Swap "detector" for "inspection tool" throughout the text of every record below, keeping everything else unchanged and leaving the pictures out of your answer.

Data entries:

════════════════

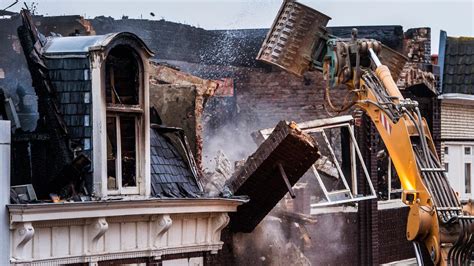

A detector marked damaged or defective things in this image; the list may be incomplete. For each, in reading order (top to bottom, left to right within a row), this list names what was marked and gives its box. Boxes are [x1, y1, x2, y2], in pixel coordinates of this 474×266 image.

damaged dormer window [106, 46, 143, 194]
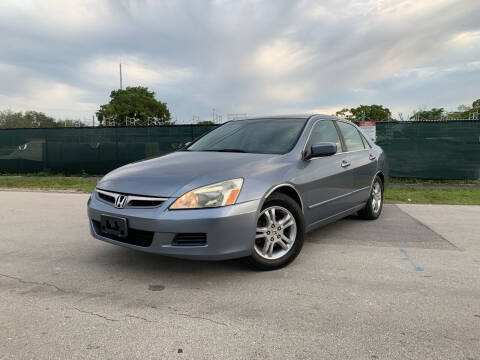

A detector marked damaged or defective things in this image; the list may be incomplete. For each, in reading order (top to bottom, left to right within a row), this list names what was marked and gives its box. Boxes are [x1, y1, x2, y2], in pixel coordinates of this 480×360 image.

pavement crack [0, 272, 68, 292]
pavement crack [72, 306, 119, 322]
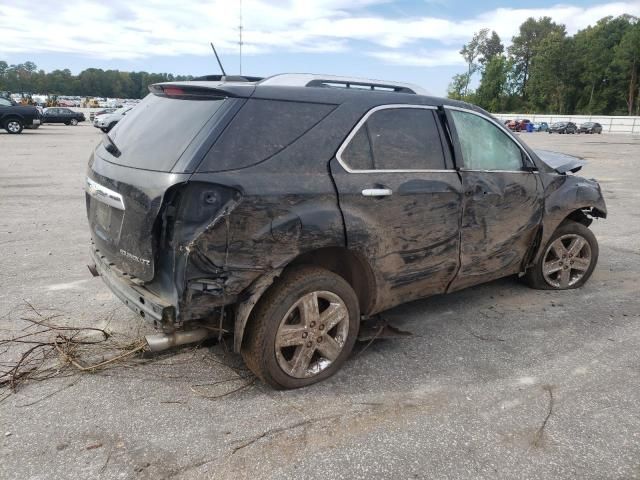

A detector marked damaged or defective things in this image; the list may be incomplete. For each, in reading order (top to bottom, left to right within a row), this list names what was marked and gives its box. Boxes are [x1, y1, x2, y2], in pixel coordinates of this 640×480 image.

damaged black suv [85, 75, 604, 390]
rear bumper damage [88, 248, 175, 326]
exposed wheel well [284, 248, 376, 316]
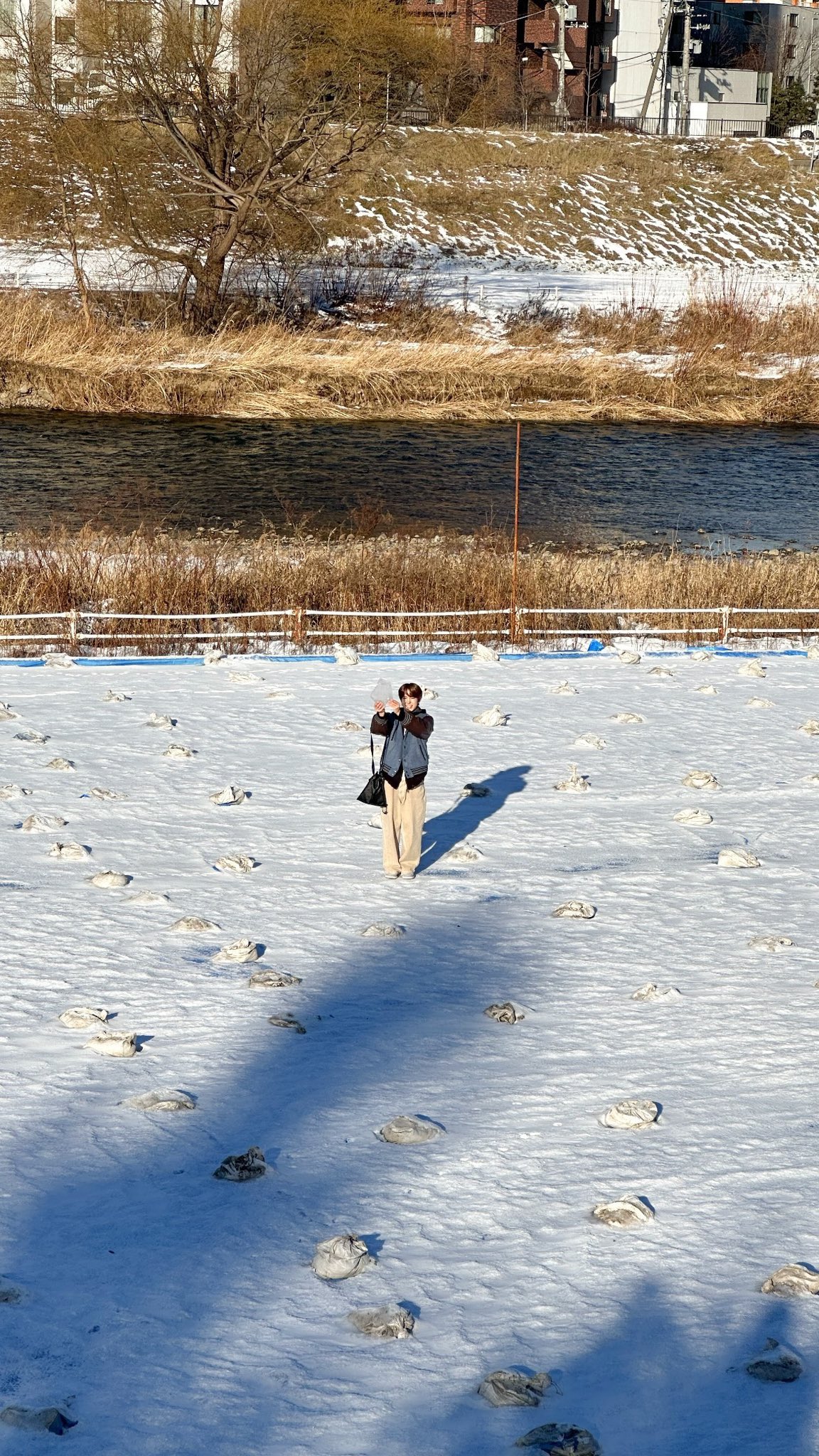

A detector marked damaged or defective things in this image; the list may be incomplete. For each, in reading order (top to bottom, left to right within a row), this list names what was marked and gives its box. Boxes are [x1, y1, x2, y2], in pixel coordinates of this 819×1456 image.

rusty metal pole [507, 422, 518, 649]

════════════════

§ **WRITTEN SOLUTION**
A inspection tool marked damaged or defective things in this image; the list may be incomplete. For each, in reading order (top to bottom, left to right within a row), this list names what was marked and gives its box. Boxes are [x1, y1, x2, y2], in pixel coordinates of this 474×266 image.

damaged dormer window [106, 46, 143, 194]

A inspection tool marked damaged or defective things in this image; the list may be incomplete. For each, in reading order (top to bottom, left to right within a row), this list names what was marked and gives its box. Boxes are [x1, y1, x2, y2], in pixel coordinates of this 480×360 image.

pavement crack [0, 272, 68, 292]
pavement crack [72, 306, 119, 322]

A inspection tool marked damaged or defective things in this image; the list may be incomplete. For each, in reading order (top to bottom, left to right within a row), this list names what was marked and gives its box. Boxes are [x1, y1, x2, y2], in pixel coordinates of this 640×480 image.

damaged black suv [85, 75, 604, 390]
rear bumper damage [88, 248, 175, 326]
exposed wheel well [284, 248, 376, 316]

A inspection tool marked damaged or defective things in this image; the list may be incomplete. For each, in reading order (top to bottom, left to right within a row), this list names what was marked and gives its box. Boxes are [x1, y1, x2, y2], in pixel coordinates of this 819×1456 image.

rusty metal pole [507, 422, 518, 649]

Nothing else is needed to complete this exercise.